How is this still my life?
For context, I live with my elderly 87-year-old mother in her house as her primary caregiver.
I got up this morning at 7:30 a.m. had a light breakfast and immediately started on chores: water the front lawn, remove weeds and other growth from between cracks in the landscaping and the edge of the driveway, remove weeds from the flower beds, water the flower beds, wash the driveway and pathway, go to the backyard and tend to plants in the flower beds, do weeding in the vegetable garden, transplant two plants that aren't doing very well, water the garden, deal with ants coming into the basement, do a load of laundry, clean the bathroom, put away dishes that were washed last night, take garbage out, load the fridges with cold drinks, and finally at 9am sit down to rest.
Not going to lie I feel drained already.

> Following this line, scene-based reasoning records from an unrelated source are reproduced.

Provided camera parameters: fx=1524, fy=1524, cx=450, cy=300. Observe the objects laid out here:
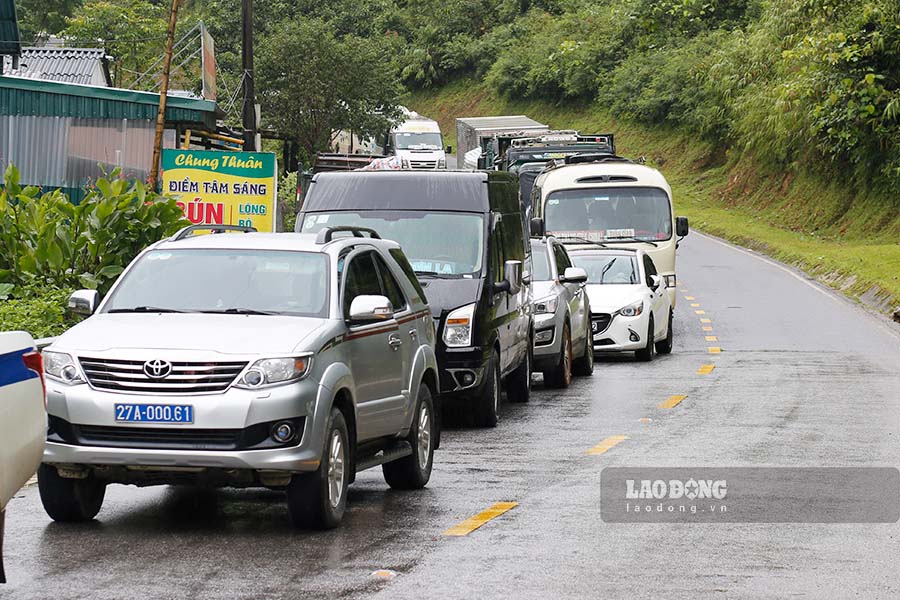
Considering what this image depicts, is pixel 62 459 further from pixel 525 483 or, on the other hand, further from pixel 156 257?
pixel 525 483

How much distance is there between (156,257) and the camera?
32.5 feet

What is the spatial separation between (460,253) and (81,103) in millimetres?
17108

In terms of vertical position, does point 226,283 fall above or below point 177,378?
above

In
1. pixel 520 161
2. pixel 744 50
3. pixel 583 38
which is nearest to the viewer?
pixel 520 161

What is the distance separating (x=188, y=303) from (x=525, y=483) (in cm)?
284

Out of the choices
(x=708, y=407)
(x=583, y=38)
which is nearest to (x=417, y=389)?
(x=708, y=407)

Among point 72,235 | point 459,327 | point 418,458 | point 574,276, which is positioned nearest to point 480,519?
point 418,458

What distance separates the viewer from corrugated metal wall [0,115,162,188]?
98.4ft

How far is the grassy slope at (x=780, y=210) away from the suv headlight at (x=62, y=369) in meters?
24.7

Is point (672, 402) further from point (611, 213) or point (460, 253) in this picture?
point (611, 213)

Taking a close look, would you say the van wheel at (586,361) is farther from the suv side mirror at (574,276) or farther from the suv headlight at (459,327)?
the suv headlight at (459,327)

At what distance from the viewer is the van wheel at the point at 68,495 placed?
8.77 metres

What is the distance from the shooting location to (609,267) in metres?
23.0

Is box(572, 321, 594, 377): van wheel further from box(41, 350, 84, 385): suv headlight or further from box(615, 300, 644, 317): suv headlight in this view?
box(41, 350, 84, 385): suv headlight
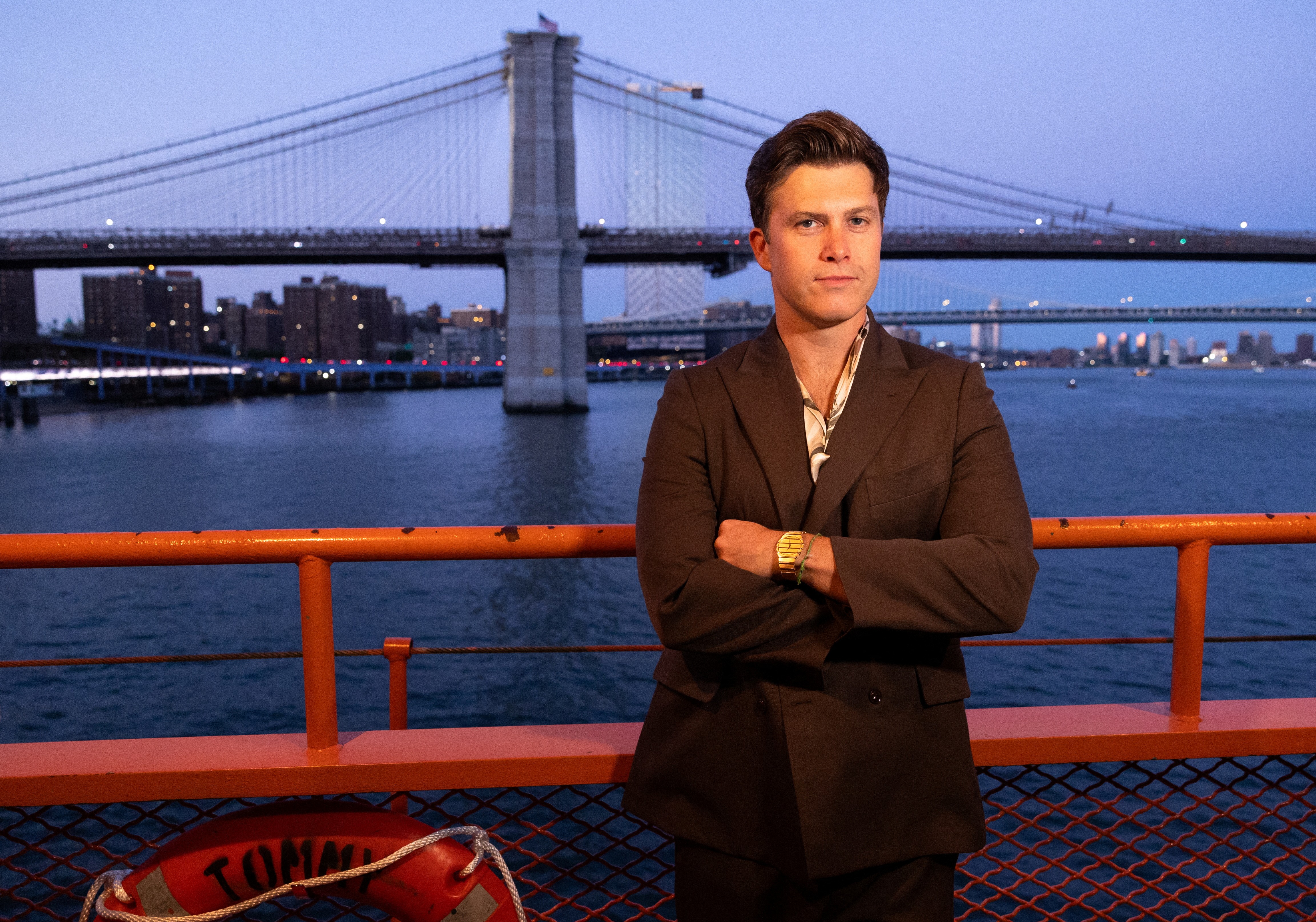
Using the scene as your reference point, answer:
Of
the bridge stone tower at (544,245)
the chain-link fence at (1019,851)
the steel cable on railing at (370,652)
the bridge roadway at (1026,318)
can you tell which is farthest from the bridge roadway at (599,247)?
the steel cable on railing at (370,652)

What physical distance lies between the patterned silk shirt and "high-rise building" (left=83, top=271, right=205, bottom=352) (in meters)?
116

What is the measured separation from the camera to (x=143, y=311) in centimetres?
11119

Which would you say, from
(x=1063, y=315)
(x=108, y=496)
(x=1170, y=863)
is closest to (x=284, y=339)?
(x=1063, y=315)

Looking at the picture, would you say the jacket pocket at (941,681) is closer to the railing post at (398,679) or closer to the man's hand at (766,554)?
the man's hand at (766,554)

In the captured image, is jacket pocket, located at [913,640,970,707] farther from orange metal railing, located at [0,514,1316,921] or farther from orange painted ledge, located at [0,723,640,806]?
orange painted ledge, located at [0,723,640,806]

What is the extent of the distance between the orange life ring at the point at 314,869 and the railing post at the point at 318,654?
0.23 metres

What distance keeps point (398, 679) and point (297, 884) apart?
549 millimetres

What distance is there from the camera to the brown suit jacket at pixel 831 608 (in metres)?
1.28

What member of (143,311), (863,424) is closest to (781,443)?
(863,424)

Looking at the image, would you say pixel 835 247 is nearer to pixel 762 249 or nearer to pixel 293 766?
pixel 762 249

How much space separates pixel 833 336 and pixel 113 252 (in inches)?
1882

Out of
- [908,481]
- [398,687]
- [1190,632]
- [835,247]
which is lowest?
[398,687]

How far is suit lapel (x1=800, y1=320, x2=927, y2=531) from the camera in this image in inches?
52.4

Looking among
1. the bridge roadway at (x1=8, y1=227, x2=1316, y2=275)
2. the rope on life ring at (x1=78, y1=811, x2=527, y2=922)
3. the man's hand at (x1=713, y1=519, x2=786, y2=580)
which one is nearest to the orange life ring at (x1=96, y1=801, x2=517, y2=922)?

And the day is just beginning. I still have to finish the laundry, put away some clothes, do grocery shopping for the week, prepare meals for the day, wash the floors and somewhere in there I have to go visit a sick relative.
How is this still my life? I know how it's still my life. I agreed to help my mother age in place after my father passed away. This is not how I wanted to be spending this period of my life.
EDIT: Thank you for the advice; I know I need to pace myself more and I know I have to get more comfortable with things being messy for a bit, not being done until tomorrow and just plain old saying "No".